EXERCISE PROMPT: Look through the entries below and return all lines including the word "fraction".

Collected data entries
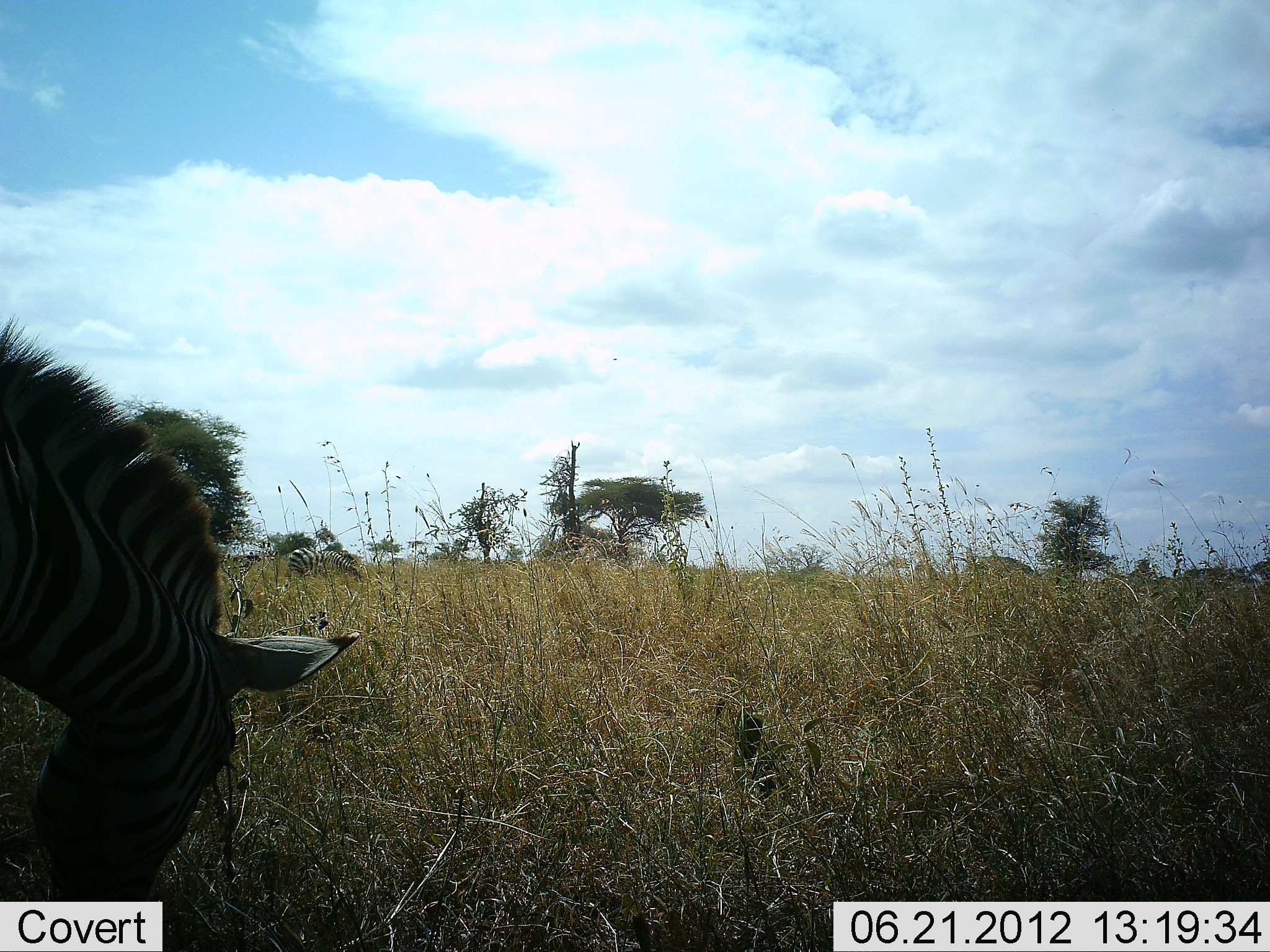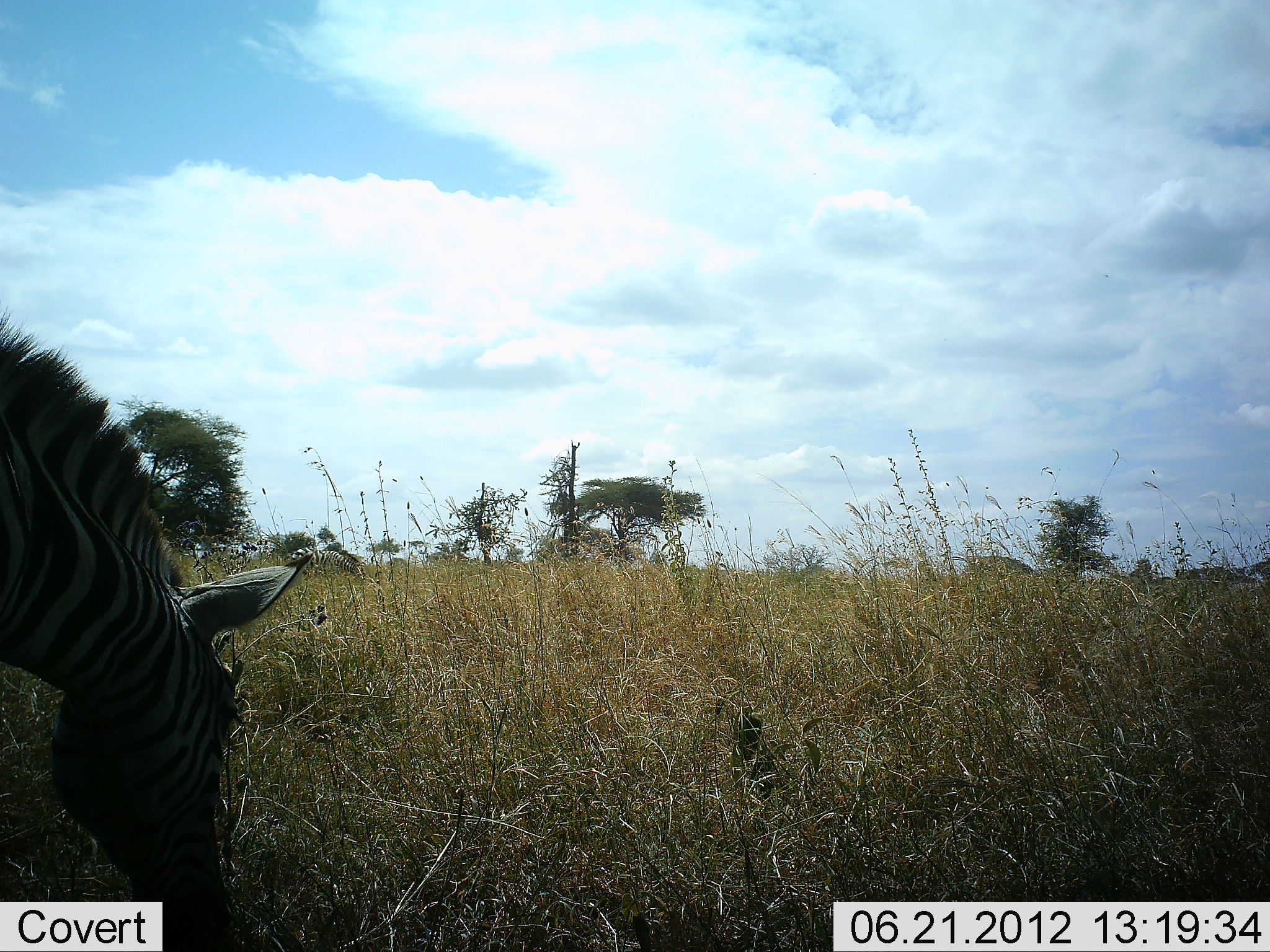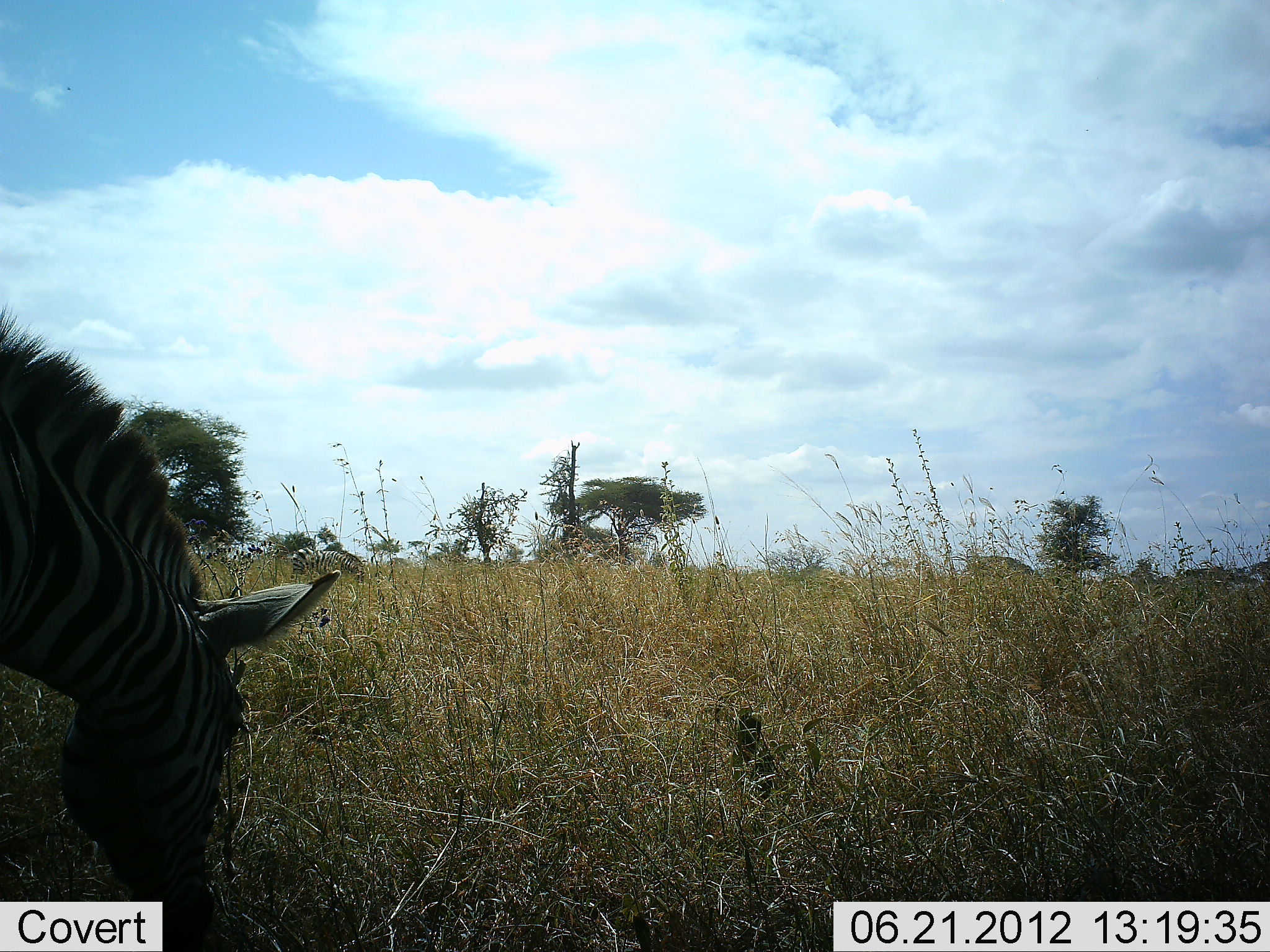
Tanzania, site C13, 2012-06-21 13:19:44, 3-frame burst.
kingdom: Animalia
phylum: Chordata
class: Mammalia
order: Perissodactyla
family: Equidae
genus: Equus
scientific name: Equus quagga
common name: plains zebra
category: zebra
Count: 1.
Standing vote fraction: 10%.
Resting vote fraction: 0%.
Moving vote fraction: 0%.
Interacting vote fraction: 0%.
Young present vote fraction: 0%.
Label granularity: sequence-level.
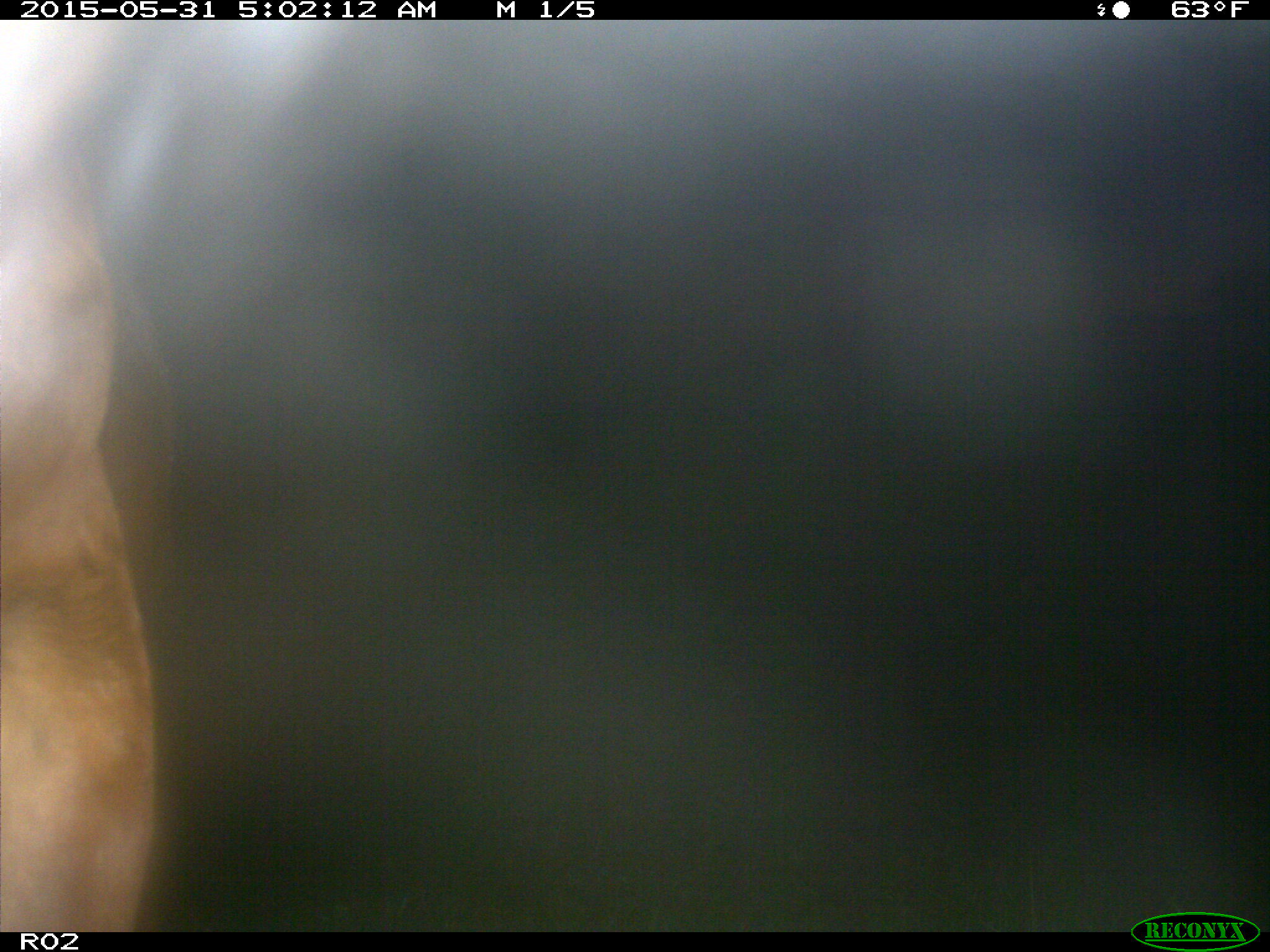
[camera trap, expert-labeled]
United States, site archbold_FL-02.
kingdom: Animalia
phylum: Chordata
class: Mammalia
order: Artiodactyla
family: Bovidae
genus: Bos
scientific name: Bos taurus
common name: domestic cow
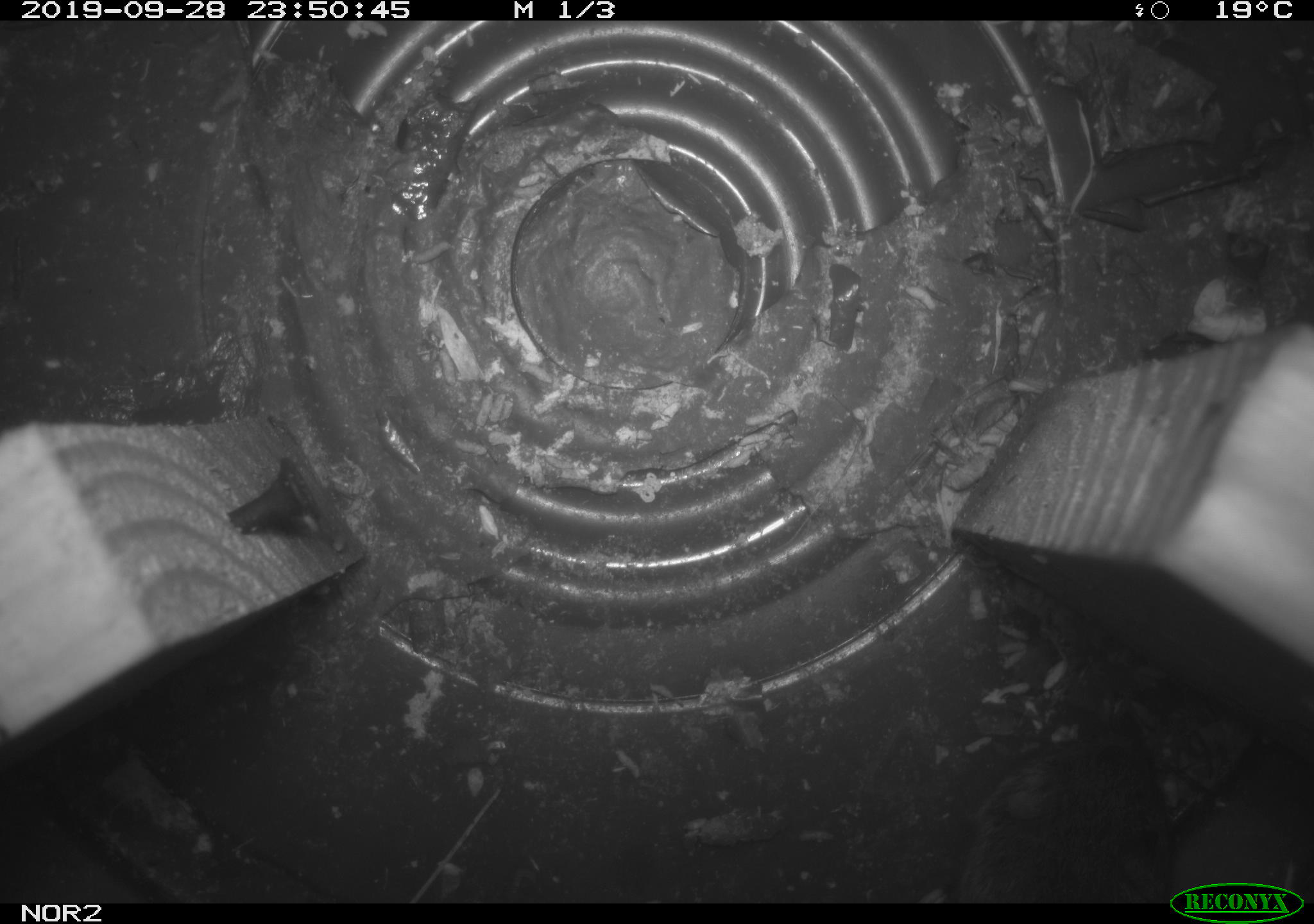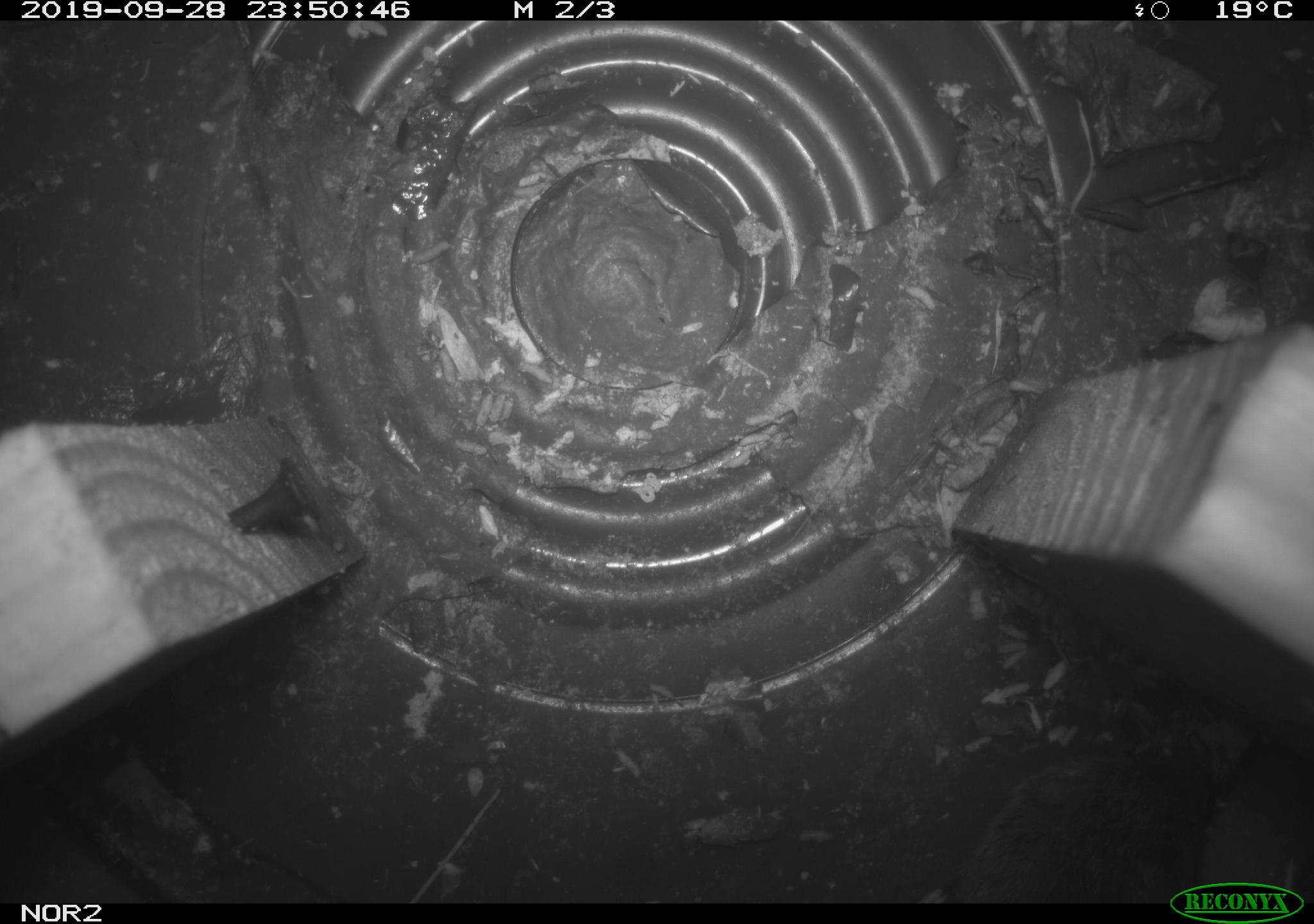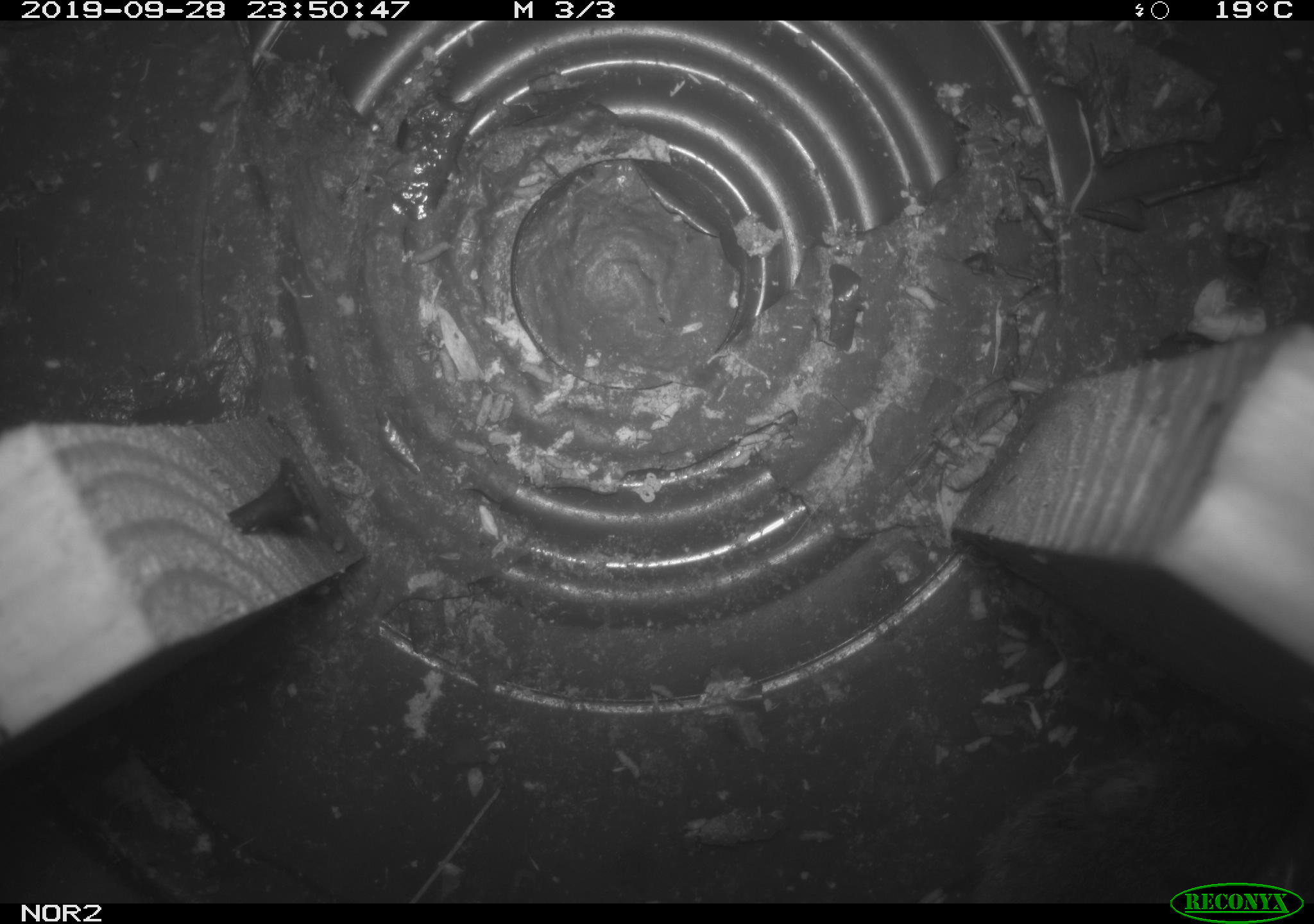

YOUR RESPONSE:
Standing vote fraction: 10%.
Resting vote fraction: 0%.
Moving vote fraction: 0%.
Interacting vote fraction: 0%.
Young present vote fraction: 0%.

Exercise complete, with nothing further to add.